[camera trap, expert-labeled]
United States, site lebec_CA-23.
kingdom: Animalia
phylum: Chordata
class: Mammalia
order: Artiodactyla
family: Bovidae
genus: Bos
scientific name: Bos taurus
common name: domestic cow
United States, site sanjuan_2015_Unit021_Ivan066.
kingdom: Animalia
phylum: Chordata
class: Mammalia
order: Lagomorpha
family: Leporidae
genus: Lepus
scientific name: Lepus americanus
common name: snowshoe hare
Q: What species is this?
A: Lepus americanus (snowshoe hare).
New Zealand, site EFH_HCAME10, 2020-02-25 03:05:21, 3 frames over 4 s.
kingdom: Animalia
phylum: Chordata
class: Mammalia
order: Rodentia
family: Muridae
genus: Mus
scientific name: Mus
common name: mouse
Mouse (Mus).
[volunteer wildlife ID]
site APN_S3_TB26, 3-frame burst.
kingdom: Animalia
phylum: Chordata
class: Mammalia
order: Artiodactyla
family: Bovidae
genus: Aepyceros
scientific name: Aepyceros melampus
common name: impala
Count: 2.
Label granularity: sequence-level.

§ Exercise prompt
Once you have read the listing, retype it in full, word for word.

§ Task response
[camera trap, expert-labeled]
United States, site lebec_CA-23.
kingdom: Animalia
phylum: Chordata
class: Mammalia
order: Artiodactyla
family: Bovidae
genus: Bos
scientific name: Bos taurus
common name: domestic cow
United States, site sanjuan_2015_Unit021_Ivan066.
kingdom: Animalia
phylum: Chordata
class: Mammalia
order: Lagomorpha
family: Leporidae
genus: Lepus
scientific name: Lepus americanus
common name: snowshoe hare
Q: What species is this?
A: Lepus americanus (snowshoe hare).
New Zealand, site EFH_HCAME10, 2020-02-25 03:05:21, 3 frames over 4 s.
kingdom: Animalia
phylum: Chordata
class: Mammalia
order: Rodentia
family: Muridae
genus: Mus
scientific name: Mus
common name: mouse
Mouse (Mus).
[volunteer wildlife ID]
site APN_S3_TB26, 3-frame burst.
kingdom: Animalia
phylum: Chordata
class: Mammalia
order: Artiodactyla
family: Bovidae
genus: Aepyceros
scientific name: Aepyceros melampus
common name: impala
Count: 2.
Label granularity: sequence-level.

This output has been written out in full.